Carry on the homesteading piece below, writing what comes after its final sentence.

> _PAGE TEXT_
* * *
A little ahead of the curve

The Rhode Island Reds have been here three weeks

They had their first day of exercise in the yard yesterday, which was sunny. This drew the attention of the Barred Rocks and Araucanas in the pasture, but of course they can't be introduced for some time yet, when big enough to fend for themselves in the flock. They'll move in at night, when those with seniority are half asleep.

A 60-year-old homesteader who works in town learns to pace herself, and so there is not that much to report. Two years ago, my driving commute was 26 miles round trip. Last year, it was ten miles. This year, I have cut it down to three miles round trip! But there's a price. I found I could manage a bus route that passes within a mile and a half of us, but I'm on the bus a long time on weekdays, getting home at ten minutes after six. So, I'm tired ... and Saturday I'm relatively listless, proving much more ready to farm on Sunday, when I'm already behind schedule.

The park-and-ride I had been using had become a significantly more dangerous place for unattended cars over time, and it seemed best to relocate, and even though the new bus route is long and slow, the safer parking and the reduced carbon footprint/cheaper gas bill seem worthwhile, to say the least.

Each day, while in town for my job, I walk about on my breaks and keep an eye open for jugs that can be made into hotcaps, newspapers that can be made into mulch, or used for cleaning, or as fire-starter, or to wrap apples in, empty wine bottles for our winemaking (we are taking only green ones -- a matter of preference), and other recycling goodies, which I pack into a kraft carton the size that reams of copier paper come in, and carry home on the bus. These loads add up, and we now have quite a lot of materials for a variety of projects.

"You're turning into a bag lady," complains Beloved.

"We're all going to be bag ladies soon -- I'm just a little ahead of the curve."
* * *
Source data:

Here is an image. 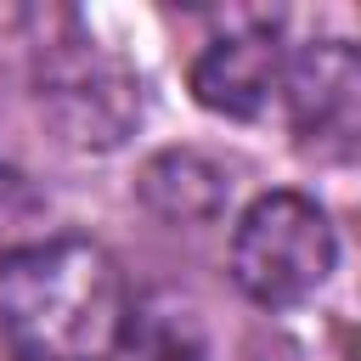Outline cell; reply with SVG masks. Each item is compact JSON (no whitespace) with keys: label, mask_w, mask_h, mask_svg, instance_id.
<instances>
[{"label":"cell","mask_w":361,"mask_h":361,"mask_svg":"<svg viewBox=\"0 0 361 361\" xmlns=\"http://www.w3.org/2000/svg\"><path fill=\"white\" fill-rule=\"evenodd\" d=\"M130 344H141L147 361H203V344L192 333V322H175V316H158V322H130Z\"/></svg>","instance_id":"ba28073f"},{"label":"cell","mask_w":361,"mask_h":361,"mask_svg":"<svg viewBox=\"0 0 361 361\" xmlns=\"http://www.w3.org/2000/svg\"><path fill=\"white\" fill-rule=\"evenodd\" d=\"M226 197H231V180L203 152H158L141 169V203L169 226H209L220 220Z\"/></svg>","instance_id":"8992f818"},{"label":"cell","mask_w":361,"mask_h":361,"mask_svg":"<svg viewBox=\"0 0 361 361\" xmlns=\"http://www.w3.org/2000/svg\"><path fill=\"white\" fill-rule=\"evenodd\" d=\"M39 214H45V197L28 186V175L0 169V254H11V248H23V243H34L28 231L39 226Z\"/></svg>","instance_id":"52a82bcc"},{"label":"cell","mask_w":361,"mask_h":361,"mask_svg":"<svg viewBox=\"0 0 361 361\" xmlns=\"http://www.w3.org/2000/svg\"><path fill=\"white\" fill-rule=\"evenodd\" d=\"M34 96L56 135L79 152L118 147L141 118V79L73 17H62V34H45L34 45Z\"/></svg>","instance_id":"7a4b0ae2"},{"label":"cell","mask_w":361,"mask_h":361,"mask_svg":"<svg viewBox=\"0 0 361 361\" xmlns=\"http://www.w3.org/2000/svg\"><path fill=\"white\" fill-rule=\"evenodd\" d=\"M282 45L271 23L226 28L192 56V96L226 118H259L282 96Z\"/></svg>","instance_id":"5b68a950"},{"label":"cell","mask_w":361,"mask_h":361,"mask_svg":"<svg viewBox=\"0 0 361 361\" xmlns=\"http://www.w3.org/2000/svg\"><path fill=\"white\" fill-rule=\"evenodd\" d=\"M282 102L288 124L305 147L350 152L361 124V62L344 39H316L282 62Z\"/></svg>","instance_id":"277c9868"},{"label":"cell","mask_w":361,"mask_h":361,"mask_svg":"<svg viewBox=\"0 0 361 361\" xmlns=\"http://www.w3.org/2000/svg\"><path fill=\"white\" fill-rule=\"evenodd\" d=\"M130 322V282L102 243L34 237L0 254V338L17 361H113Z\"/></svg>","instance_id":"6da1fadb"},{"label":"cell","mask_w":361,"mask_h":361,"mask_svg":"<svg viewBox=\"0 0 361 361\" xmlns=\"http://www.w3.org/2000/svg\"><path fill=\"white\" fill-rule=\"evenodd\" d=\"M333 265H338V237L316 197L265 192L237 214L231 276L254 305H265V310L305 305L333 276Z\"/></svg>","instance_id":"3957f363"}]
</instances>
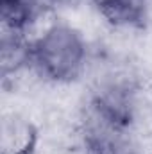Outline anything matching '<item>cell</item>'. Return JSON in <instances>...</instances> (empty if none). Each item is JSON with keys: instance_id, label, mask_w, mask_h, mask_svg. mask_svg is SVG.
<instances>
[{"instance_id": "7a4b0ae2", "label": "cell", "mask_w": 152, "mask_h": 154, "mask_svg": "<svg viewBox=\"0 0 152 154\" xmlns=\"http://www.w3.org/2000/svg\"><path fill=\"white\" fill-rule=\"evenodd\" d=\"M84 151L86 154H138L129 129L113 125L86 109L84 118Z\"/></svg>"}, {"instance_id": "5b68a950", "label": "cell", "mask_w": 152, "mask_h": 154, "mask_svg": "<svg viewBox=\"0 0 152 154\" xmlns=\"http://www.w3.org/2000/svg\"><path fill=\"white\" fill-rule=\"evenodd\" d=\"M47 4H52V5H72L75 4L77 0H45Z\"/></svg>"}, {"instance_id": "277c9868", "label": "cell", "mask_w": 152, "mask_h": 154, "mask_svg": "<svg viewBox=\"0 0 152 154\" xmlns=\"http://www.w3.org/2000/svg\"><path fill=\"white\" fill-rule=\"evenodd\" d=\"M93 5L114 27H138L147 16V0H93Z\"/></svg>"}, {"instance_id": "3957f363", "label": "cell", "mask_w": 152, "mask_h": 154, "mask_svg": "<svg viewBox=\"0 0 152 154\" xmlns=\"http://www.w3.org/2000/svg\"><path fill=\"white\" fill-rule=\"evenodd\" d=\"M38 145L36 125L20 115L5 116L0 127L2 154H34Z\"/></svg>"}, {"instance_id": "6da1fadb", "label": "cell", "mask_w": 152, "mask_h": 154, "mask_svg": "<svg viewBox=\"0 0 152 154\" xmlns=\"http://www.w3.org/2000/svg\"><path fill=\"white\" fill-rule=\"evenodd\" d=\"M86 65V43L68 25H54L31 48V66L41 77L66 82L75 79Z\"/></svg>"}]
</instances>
* * *
> _TASK OUTPUT_
Of the many things I would like to have done today, I held it down to taking the water sprouts off the apple trees, splitting the week's wood, dividing off three new rhubarb plants, dividing and replanting the chives, moving a rosemary, potting up a few lilacs, direct seeding a few beets, carrots, spinach, peas, chard, and lettuce, and transplanting some tomatoes from pots -- those with too many plants -- to failed pots, then heaping up new potting soil around their little green "ears."

Tiny tomatoes easily sprout roots on any portion of stem that is buried up to the first pair of leaves, and this gives them more strength than if they are allowed to get spindly or "leggy." If I have done this right, there should be 42 four-inch pots, each with one strong tomato plant growing in it. I had quite a bit of success with this over a decade ago but in recent years have lost the touch, and am trying to regain it.

The other flats, with peppers and eggplant, show no sign of seedling activity yet. I'm able to keep the area only warm enough for them part of the day -- not the best plan, but there it is -- one keeps one's fingers crossed and hopes for the best.

It was better when we could use the greenhouse -- plants grow less spindly there than in the west window -- but we have been fighting a plague of mice there. Retreating to the dining room with our flats was the "better part of valor." We'll be back -- but it's one thing at a time around here.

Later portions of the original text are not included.